Reputation: 1979
I am trying to migrate our organization's hadoop jobs to GCP...I am confused between GCP Data Flow and Data Proc...
I want to re-use Hadoop jobs we already have created and minimize the management of the cluster as much as possible. We also want to be able to persist data beyond the life of the cluster...
Can anyone suggest
Upvotes: 0
Views: 986
Reputation: 3217
I would just start with DataProc as it is very close to what you have.
Check out DataProc initialization actions, https://cloud.google.com/dataproc/docs/concepts/configuring-clusters/init-actions, create a simple cluster and get a feel for it.

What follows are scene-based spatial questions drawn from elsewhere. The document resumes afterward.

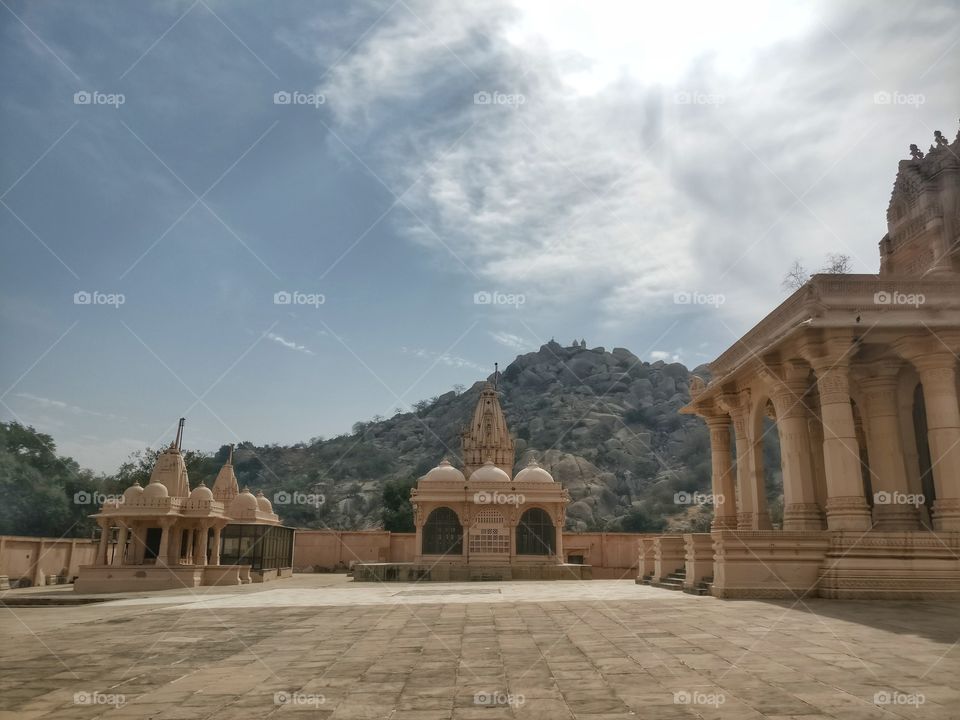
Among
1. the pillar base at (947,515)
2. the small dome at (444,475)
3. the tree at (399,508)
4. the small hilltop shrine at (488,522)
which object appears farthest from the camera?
the tree at (399,508)

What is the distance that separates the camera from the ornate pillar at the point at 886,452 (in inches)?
717

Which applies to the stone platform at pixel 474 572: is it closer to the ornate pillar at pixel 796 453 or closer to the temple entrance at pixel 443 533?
the temple entrance at pixel 443 533

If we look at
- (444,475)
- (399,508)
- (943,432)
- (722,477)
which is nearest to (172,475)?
(444,475)

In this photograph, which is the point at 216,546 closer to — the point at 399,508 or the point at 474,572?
the point at 474,572

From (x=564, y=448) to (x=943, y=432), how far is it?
103 metres

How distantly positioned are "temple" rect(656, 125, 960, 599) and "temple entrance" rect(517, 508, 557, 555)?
16.6 m

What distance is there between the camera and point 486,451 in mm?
55656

DataFlow is completely managed and you don't operate any cluster resources, but at the same time you cannot migrate an onsite cluster to DataFlow as is, you need to migrate (some times rewrite) your Hive/Pig/Oozie etc.
Cost for DataFlow is also calculated differently, though there is no upfront cost vs DataProc, everytime you run a job you incur some cost associated with it on DataFlow.
Upvotes: 1
Reputation: 1651
A lot depends on the nature of your Hadoop jobs and the activities you are performing in regards to the selection of Cloud Dataproc (managed big data platform - orientation of Hadoop/Spark) and/or Cloud Dataflow (managed big data platform - orientation of Apache Beam for streaming use cases).
In regards to ensuring persistence of data beyond the operation, you may want to consider storing your data on GCS or on PD's if that's an option basis the need of your use case.
Upvotes: 1